For Indian streaming platforms with global ambitions, the treaty creates a more navigable environment in one of their most important diaspora markets. The British South Asian community represents substantial demand for Indian content, from Bollywood releases to Tamil and Telugu productions to original web series. The friction has historically been less about demand and more about deal structure: how quickly could a platform clear rights for UK distribution, what exclusivity terms were enforceable, how were revenue shares from UK subscriptions reported and remitted. A bilateral trade framework with an explicit IP chapter reduces the transaction cost of answering those questions.
This also matters for the emerging generation of Indian independent filmmakers who lack the legal infrastructure that studio productions bring to international deals. A clearer bilateral framework levels that playing field modestly, though the risk — which analysts working on similar issues have flagged — is that stronger formal IP protections primarily benefit large organised studios while inadvertently disadvantaging smaller regional language producers who have historically operated in more informal cross-border arrangements. The implementation details of CETA's creative industries provisions will determine whether small producer interests are accommodated or crowded out.
The Precedent CETA Sets
There is a signal embedded in this deal that extends well beyond the India-UK bilateral. India's decision to include audiovisual services in a comprehensive trade agreement is a deliberate departure from how most major economies handle the creative sector in trade negotiations. The European Union has historically excluded audiovisual services from its own FTAs, citing a cultural exception doctrine that treats screen content as too important to national identity to expose to commercial trade logic. India has taken the opposite position: its creative economy is a strength to be internationalised, not a vulnerability to be sheltered.

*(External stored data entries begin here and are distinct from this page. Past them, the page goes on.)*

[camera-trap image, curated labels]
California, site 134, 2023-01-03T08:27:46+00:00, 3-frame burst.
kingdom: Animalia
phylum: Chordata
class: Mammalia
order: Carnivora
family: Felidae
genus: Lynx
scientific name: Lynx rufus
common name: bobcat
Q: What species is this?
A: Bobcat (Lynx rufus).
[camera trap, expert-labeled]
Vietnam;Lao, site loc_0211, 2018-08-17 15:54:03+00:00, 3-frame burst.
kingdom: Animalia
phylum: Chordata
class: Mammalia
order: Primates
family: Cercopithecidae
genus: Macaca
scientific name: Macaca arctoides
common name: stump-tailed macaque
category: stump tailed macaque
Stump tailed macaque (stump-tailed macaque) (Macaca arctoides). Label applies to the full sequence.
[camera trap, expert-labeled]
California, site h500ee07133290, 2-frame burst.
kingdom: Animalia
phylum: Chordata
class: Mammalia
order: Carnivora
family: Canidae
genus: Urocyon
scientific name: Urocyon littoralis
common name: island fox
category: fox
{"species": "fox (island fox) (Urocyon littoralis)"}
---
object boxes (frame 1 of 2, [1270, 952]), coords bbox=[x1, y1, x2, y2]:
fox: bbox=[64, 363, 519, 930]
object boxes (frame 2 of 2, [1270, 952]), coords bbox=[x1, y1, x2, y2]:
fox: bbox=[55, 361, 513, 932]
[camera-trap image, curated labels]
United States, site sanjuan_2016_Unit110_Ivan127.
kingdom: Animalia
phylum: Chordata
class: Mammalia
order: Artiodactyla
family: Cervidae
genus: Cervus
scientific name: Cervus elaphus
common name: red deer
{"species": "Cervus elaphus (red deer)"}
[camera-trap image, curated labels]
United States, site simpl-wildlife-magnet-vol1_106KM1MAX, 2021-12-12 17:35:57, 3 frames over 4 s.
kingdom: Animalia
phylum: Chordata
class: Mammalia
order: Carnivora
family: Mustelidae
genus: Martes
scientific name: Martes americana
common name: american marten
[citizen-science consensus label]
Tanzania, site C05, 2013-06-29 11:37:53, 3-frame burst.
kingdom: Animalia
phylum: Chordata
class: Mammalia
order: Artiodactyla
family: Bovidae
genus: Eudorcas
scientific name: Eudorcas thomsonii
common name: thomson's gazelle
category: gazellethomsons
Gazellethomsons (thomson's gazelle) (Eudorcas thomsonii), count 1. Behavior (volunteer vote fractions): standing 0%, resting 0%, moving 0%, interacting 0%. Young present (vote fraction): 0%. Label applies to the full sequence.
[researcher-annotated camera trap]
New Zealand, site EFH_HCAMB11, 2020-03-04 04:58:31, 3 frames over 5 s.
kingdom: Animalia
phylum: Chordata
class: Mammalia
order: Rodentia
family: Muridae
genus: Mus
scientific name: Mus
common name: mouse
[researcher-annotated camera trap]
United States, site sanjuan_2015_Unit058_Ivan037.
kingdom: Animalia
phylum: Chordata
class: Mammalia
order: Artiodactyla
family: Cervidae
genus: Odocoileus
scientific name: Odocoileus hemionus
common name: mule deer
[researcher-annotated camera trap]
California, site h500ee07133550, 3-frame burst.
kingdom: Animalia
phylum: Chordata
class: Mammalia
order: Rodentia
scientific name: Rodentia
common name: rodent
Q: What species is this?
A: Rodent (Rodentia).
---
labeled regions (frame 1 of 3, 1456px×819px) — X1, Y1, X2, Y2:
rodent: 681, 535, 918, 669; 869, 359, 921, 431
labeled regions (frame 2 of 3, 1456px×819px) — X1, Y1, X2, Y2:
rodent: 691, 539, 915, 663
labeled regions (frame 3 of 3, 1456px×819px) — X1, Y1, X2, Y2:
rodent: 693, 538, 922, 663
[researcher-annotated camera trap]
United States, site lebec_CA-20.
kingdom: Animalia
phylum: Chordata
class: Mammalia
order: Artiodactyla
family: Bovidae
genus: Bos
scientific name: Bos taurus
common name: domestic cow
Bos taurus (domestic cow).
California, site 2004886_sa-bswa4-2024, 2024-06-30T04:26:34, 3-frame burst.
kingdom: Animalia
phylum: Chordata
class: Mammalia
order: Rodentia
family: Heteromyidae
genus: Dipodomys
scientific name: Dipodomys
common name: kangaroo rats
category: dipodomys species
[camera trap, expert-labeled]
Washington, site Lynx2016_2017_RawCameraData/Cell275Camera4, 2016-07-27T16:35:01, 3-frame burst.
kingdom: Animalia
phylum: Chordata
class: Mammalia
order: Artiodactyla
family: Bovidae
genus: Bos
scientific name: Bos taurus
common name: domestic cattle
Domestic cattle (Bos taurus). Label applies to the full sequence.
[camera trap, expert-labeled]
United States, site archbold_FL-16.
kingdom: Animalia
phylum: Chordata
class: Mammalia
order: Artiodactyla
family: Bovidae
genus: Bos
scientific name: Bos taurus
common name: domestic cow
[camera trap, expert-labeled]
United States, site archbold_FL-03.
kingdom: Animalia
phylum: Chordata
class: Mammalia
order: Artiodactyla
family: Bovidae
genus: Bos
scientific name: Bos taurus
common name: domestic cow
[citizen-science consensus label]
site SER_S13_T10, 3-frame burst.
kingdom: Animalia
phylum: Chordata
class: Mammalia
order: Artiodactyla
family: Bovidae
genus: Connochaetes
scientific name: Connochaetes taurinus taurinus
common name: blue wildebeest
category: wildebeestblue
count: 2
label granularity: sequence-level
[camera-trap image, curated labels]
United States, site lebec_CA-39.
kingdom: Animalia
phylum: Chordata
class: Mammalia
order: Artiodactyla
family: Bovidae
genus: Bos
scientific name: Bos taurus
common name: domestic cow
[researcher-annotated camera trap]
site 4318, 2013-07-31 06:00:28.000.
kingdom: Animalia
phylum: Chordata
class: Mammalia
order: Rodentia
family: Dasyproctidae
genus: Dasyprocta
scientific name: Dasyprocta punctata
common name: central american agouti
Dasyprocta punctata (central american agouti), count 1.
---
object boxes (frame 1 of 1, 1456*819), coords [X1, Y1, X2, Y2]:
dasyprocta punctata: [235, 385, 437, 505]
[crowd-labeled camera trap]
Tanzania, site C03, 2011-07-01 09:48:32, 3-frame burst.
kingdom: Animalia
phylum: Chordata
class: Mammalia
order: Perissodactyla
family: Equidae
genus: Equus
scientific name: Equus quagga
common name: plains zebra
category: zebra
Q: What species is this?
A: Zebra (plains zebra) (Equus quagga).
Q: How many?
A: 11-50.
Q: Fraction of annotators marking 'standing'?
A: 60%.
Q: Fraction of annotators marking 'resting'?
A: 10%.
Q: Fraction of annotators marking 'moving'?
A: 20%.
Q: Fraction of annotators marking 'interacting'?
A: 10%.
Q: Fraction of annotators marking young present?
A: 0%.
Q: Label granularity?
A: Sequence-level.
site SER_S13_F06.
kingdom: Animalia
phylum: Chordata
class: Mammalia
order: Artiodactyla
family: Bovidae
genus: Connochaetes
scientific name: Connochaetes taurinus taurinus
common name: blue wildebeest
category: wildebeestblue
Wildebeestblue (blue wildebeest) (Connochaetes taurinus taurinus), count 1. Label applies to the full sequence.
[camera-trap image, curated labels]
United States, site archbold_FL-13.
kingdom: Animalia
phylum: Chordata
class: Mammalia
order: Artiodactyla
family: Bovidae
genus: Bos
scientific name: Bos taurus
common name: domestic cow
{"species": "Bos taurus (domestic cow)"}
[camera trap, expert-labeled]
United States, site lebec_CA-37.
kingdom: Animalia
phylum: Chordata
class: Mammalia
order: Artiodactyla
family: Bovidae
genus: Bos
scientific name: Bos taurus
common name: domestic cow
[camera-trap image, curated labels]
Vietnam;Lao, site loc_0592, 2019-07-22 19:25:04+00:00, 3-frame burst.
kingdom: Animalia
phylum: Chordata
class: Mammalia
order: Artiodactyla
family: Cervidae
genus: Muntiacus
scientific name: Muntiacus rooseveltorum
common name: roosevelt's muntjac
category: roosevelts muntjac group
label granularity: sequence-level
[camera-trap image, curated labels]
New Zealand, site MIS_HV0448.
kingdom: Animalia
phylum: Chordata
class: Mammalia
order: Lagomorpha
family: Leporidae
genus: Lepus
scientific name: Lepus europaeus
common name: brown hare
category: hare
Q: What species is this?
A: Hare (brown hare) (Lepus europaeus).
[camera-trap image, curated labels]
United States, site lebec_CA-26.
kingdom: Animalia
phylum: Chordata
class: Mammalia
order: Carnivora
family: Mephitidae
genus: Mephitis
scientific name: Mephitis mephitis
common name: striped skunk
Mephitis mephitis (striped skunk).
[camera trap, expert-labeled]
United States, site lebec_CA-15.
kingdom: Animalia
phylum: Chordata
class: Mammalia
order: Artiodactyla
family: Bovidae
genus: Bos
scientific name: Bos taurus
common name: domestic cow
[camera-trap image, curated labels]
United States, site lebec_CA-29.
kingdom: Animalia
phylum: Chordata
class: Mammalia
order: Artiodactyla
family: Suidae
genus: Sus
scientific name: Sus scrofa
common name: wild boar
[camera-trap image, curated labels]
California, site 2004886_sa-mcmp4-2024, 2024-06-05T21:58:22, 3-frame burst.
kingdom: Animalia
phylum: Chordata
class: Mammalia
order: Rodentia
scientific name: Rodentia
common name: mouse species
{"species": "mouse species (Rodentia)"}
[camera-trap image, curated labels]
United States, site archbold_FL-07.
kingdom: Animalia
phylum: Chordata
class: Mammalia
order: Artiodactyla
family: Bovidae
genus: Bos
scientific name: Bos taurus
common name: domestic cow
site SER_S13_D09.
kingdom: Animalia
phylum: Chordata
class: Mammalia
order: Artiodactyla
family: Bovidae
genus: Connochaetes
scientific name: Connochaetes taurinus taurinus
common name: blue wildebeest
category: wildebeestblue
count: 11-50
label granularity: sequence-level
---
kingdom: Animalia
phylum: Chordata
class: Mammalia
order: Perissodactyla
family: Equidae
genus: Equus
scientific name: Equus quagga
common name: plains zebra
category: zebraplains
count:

That is not a small choice. It positions India as an economy confident enough in its cultural output to compete in global markets on commercial terms, and it creates a template that Indian negotiators can carry into the ongoing India-EU Broad-based Trade and Investment Agreement talks and the India-Canada CEPA discussions. If IP and co-production frameworks work in the India-UK context, the argument for analogous provisions in those negotiations gains concrete evidence rather than theoretical aspiration. The UK deal, in this reading, is as much about what comes next as what it delivers immediately.
The creative economy corridor that CETA formalises between India and the UK will not transform overnight. Studios still need to identify projects, secure financing, assemble crews, and navigate regulatory approval processes on both sides. But the enabling environment — clearer IP terms, easier talent movement, enforceable copyright across markets — is now substantively better than it was. For an industry that generated ₹2.78 trillion last year and is growing faster than most of India's traditional export sectors, that improved environment compounds quickly. The real measure of CETA's success in the media space will be visible in royalty statements arriving from London, and in the confidence of Indian producers who choose to license rather than sell.